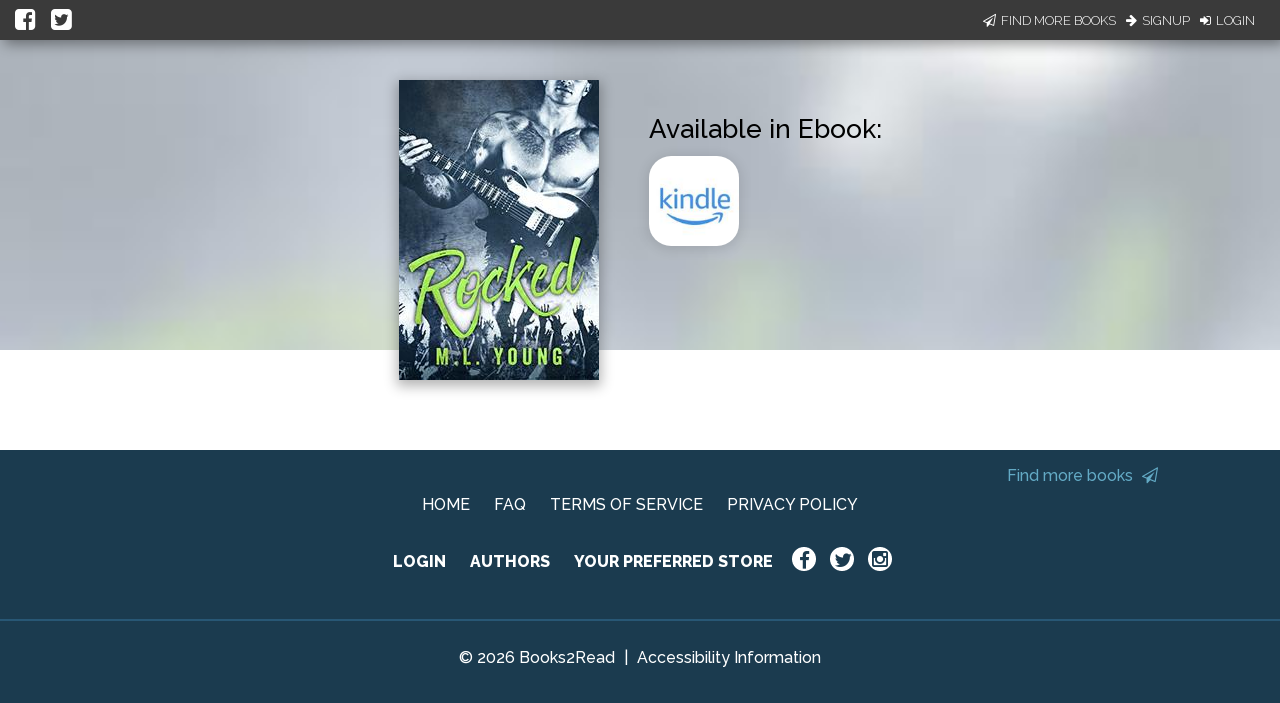

--- FILE ---
content_type: application/javascript
request_url: https://books2read.com/links/get-reader-context/?nocache=1769670303488&_=1769670303325
body_size: -151
content:
var urlKey="3kZNzO", readOnly=false, readerOwnsUbl="False", storePreference=null, doNotPrompt=false;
----
What the exercise asks
Omit the pictures. Output every record above word for word.

Completed task
--- FILE ---
content_type: application/javascript
request_url: https://books2read.com/links/get-reader-context/?nocache=1769670303488&_=1769670303325
body_size: -151
content:
var urlKey="3kZNzO", readOnly=false, readerOwnsUbl="False", storePreference=null, doNotPrompt=false;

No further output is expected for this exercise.